Les sociétés des publicains se portaient, parfois simultanément, adjudicataires de ces grands travaux et de la perception des impôts. Elles pouvaient y joindre les grandes entreprises de transports, que facilitaient leurs relations déjà organisées avec les provinces, ou qui, à l’inverse, leur servaient à étendre leurs propres établissements.

L’adjudication se faisait dans les mêmes formes, et aux mêmes conditions que pour les impôts. On retrouve partout les mancipes, les prædes, les garanties à fournir sur les biens, prædia subsignata, et l’adjudication devant le censeur, ou un autre magistrat, avec le cahier des charges pour les travaux à exécuter, locationes censoriæ[201].

[201] Belot, Histoire des chevaliers, p. 163. Vo Lex Puteolana parieti faciundo. Egger, Lat. Serm. vet. reliquiæ, p. 248. Mommsen, C. I. L., I, p. 577. Nombreux textes de Tite-Live et de Cicéron.

Il nous paraît incontestable que les adjudicataires de travaux, même d’intérêt privé, bénéficiaient, par le seul fait de l’intervention du magistrat dans l’adjudication, du régime spécial des sociétés de publicains. Nous voyons, en effet, que Verrès, ayant mis en adjudication publique, en sa qualité de préteur, des constructions de colonnes à faire pour un pupille, se permit d’insérer dans la Lex cette disposition : Qui de L. Marcio, M. Perpenna censoribus redemerit, eum socium ne admittito, neve ei partem dato, neve ei redimito. Voilà bien les mots caractéristiques des sociétés que nous étudions : socium admittere, partem dare ; et, cependant, il s’agit de travaux effectués par ordre de justice, sans doute, mais dans un intérêt privé. Or, Cicéron ne conteste pas à Verrès la légalité de la mesure qu’il a prise dans son cahier des charges ; mais seulement la manœuvre frauduleuse que cette mesure dissimulait[202].

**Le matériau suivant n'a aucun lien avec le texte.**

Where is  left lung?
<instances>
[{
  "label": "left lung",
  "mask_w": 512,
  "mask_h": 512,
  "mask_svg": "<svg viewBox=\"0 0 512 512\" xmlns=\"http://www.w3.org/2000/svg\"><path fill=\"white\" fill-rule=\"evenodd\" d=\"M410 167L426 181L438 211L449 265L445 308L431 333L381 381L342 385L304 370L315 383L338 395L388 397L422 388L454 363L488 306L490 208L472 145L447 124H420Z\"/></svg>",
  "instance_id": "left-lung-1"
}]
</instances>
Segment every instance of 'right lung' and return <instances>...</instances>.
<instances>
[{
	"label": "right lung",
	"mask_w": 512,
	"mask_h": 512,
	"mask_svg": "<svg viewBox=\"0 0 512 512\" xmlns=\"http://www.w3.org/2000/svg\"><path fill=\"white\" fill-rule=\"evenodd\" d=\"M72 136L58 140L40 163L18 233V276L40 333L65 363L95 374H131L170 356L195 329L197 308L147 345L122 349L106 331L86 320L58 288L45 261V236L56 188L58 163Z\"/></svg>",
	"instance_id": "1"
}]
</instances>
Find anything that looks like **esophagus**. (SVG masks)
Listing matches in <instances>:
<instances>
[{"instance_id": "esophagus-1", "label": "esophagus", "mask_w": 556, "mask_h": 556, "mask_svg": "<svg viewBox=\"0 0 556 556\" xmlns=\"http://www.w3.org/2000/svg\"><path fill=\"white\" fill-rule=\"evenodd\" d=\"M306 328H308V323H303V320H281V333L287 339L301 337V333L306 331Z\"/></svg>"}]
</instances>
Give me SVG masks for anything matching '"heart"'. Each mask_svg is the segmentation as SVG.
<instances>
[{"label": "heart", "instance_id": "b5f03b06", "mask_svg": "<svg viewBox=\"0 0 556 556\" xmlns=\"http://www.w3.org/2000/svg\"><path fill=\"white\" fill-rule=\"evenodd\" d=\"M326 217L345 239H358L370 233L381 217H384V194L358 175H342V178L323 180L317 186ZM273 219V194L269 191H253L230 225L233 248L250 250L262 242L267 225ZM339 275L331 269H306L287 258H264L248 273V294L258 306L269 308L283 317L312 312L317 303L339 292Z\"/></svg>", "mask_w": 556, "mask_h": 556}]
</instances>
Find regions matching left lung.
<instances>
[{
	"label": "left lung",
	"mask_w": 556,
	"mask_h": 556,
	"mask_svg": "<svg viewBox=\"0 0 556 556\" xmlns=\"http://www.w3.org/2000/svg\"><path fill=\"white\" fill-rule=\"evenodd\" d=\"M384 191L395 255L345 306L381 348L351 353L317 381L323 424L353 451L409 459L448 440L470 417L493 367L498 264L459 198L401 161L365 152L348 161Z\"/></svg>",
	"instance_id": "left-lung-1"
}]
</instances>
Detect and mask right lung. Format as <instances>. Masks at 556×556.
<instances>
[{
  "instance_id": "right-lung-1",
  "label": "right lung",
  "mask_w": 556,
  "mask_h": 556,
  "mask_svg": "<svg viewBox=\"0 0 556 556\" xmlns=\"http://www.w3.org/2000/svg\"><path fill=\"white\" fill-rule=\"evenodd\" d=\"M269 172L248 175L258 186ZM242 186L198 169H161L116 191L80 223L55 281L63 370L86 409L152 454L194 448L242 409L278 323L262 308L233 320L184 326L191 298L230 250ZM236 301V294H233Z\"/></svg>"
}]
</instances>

[202] Cicéron, II, Verr., I, 15.

Il n’en reste pas moins vrai qu’il fallait l’intervention d’un magistrat pour obtenir ce résultat anormal, au point de vue de l’organisation des sociétés, et que, par conséquent, l’État resta toujours le maître de laisser se créer ou de défendre, à son gré, les associations de capitaux.